Change every "shirt pocket" to "breast pocket" in the material, starting with the line containing "How far from" and going on through the end. Reproduce only those lines, with everything else unchanged.

● **DATA SUPPLIED**:
- - - - - - -

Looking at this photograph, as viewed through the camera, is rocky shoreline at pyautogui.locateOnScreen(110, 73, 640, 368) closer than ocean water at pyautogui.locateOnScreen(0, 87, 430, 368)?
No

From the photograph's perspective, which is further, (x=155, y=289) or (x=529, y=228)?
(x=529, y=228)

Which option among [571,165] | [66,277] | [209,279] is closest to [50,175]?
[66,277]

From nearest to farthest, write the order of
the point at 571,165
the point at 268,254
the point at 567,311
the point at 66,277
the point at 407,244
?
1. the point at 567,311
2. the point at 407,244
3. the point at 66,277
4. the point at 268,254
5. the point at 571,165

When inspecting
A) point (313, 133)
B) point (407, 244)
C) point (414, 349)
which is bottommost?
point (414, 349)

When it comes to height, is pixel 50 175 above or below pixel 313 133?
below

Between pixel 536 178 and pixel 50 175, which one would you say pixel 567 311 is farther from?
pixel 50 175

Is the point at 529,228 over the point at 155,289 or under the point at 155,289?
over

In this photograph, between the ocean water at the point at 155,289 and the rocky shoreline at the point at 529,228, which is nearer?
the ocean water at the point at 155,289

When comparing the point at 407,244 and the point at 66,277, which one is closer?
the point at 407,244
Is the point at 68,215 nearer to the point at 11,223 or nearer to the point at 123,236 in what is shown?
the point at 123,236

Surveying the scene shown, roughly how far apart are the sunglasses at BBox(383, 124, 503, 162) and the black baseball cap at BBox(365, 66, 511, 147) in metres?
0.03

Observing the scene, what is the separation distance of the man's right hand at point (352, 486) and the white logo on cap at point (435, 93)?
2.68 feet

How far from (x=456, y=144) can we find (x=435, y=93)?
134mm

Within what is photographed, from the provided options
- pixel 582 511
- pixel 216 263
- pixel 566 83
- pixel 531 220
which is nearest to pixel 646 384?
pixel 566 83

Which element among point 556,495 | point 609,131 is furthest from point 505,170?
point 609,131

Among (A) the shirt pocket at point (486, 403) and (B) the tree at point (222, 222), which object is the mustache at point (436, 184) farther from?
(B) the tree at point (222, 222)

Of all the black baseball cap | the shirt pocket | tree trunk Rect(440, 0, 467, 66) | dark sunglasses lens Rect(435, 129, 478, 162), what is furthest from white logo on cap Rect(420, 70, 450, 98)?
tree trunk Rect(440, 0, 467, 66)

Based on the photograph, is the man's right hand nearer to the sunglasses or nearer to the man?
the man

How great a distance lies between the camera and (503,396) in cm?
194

- - - - - - -

● **FULL SOLUTION**:
How far from (x=456, y=144) can we find (x=435, y=93)?
134mm

Within what is photographed, from the provided options
- pixel 582 511
- pixel 216 263
- pixel 566 83
- pixel 531 220
which is nearest to pixel 646 384?
pixel 566 83

Which element among point 556,495 | point 609,131 is furthest from point 505,170?
point 609,131

Among (A) the breast pocket at point (486, 403) and (B) the tree at point (222, 222), which object is the mustache at point (436, 184) farther from?
(B) the tree at point (222, 222)

Of all the black baseball cap | the breast pocket | tree trunk Rect(440, 0, 467, 66) | dark sunglasses lens Rect(435, 129, 478, 162), what is furthest from white logo on cap Rect(420, 70, 450, 98)?
tree trunk Rect(440, 0, 467, 66)

Based on the photograph, is the man's right hand nearer to the sunglasses or nearer to the man?
the man

How great a distance lies between the camera and (503,396) in cm?
194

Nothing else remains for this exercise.